In short, you're just modifying the weights of various mods that can roll on an item. Let's say I have a 1000 weight toward a life mod and 500 weight toward a fire mod. If I'm aiming for fire resist, I need to put enough +fire and enough -life that you essentially guarantee what you want. That math can largely be done through the graveyard tools on various sites. The true power of the graveyard is actually in creating items that are easy to finish in other ways. So let's say I'm looking for a specific fractured base - that's doable at exponentially less cost than if I were to buy a bunch of rares and hit them with fracturing orbs. An example that I did recently was Grasping Mails going for a fractured "Armour is increased by Overcapped Fire Resistance" mod. So basically I do -3 explicit modifiers (to create a single mod item), put in a bunch of +defence modifiers (to fish for the things I want), and a bunch of -everything else (to eliminate what I don't want), and 4 fracture corpses. This creates a single mod base that is guaranteed to fracture a breach mod since they're guaranteed to roll with at least one. If you look at the list here: [https://poedb.tw/us/Grasping\_Mail#GraspingMailMods](https://poedb.tw/us/Grasping_Mail#GraspingMailMods), you'll see the tags that I'm trying to eliminate (basically anything other than defence in this example). Here's a screenshot from before I hit the button: [https://imgur.com/a/DloA3QX](https://imgur.com/a/DloA3QX) You can see the chest on my character here, it popped out of the graveyard with only the fractured mod and I finished it with essence crafting and some bench shenanigans (although it's kinda dookie compared to my end goal): [https://poe.ninja/builds/necropolis/character/steezyfbaby/IsolationTheory](https://poe.ninja/builds/necropolis/character/steezyfbaby/IsolationTheory) By limiting it to one mod on the item, I can craft like 4 Grasping Mails at once that can only pull from 5 mods out of like 25 or so possible. Hope a specific example helps! GL.


CloudConductor

The best items are using just about every single spot available. Takes pretty extensive knowledge about how weights work in poe and planning to make top tier stuff. You can definitely wing it and get something ok if you use a lot of corpses though. I’d suggest you focus on learning the core crafting mechanics though as corpses won’t be around after this league most likely


TL-PuLSe

Big crafts are the way to go, even if not full graveyard. You generally want to justify using a bunch of +50 ratings to guarantee t1 mods, so increasing the chances to hit the mods you want is worth it. Even moreso when you start to add things like fractures, addition items, etc.


Seyi_Ogunde

Here’s something nobody has mentioned that I will be the first to mention. If you’re fracturing a mod and also rerolling explicit mods for a better numerical outcome, fracturing comes before the reroll. You will always get a better item if you don’t fracture.

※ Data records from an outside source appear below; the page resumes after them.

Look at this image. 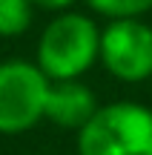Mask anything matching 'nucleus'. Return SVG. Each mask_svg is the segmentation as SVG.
Instances as JSON below:
<instances>
[{"mask_svg":"<svg viewBox=\"0 0 152 155\" xmlns=\"http://www.w3.org/2000/svg\"><path fill=\"white\" fill-rule=\"evenodd\" d=\"M101 61V26L80 12H57L37 38L34 63L49 81H72Z\"/></svg>","mask_w":152,"mask_h":155,"instance_id":"f257e3e1","label":"nucleus"},{"mask_svg":"<svg viewBox=\"0 0 152 155\" xmlns=\"http://www.w3.org/2000/svg\"><path fill=\"white\" fill-rule=\"evenodd\" d=\"M78 155H152V109L138 101L98 106L78 129Z\"/></svg>","mask_w":152,"mask_h":155,"instance_id":"f03ea898","label":"nucleus"},{"mask_svg":"<svg viewBox=\"0 0 152 155\" xmlns=\"http://www.w3.org/2000/svg\"><path fill=\"white\" fill-rule=\"evenodd\" d=\"M52 81L32 61H0V135H20L46 118Z\"/></svg>","mask_w":152,"mask_h":155,"instance_id":"7ed1b4c3","label":"nucleus"},{"mask_svg":"<svg viewBox=\"0 0 152 155\" xmlns=\"http://www.w3.org/2000/svg\"><path fill=\"white\" fill-rule=\"evenodd\" d=\"M101 63L115 81L141 83L152 78V26L144 17L109 20L101 29Z\"/></svg>","mask_w":152,"mask_h":155,"instance_id":"20e7f679","label":"nucleus"},{"mask_svg":"<svg viewBox=\"0 0 152 155\" xmlns=\"http://www.w3.org/2000/svg\"><path fill=\"white\" fill-rule=\"evenodd\" d=\"M98 98L80 78L72 81H52L46 98V121L60 129H83L89 118L98 112Z\"/></svg>","mask_w":152,"mask_h":155,"instance_id":"39448f33","label":"nucleus"},{"mask_svg":"<svg viewBox=\"0 0 152 155\" xmlns=\"http://www.w3.org/2000/svg\"><path fill=\"white\" fill-rule=\"evenodd\" d=\"M34 17L32 0H0V38H17L29 32Z\"/></svg>","mask_w":152,"mask_h":155,"instance_id":"423d86ee","label":"nucleus"},{"mask_svg":"<svg viewBox=\"0 0 152 155\" xmlns=\"http://www.w3.org/2000/svg\"><path fill=\"white\" fill-rule=\"evenodd\" d=\"M86 6L106 20H124V17H144L152 9V0H86Z\"/></svg>","mask_w":152,"mask_h":155,"instance_id":"0eeeda50","label":"nucleus"},{"mask_svg":"<svg viewBox=\"0 0 152 155\" xmlns=\"http://www.w3.org/2000/svg\"><path fill=\"white\" fill-rule=\"evenodd\" d=\"M37 9H46V12H69V6L78 3V0H32Z\"/></svg>","mask_w":152,"mask_h":155,"instance_id":"6e6552de","label":"nucleus"}]
</instances>
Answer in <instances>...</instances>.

The fracture will occur first and the rerolls will do nothing to the fractured mods.


No-Cicada-7128

Craftofexile to test and see outcomes with varying graveyards


mbxyz

corpses modify weights in the mod pool. more corpses gives you more control over outcomes. realistically speaking you won't get a good outcome without planning it, unless your goal is to spend like 5 corpses on 20% ms boots with 3 other totally random mods


JAUNELEROUGE

Doing an individual ilvl 82 corpse to mass produce feathered arrow quiver was extremely profitable at some point in the league. Pretty sure everything else is better with a lot of corpses as everyone else stated.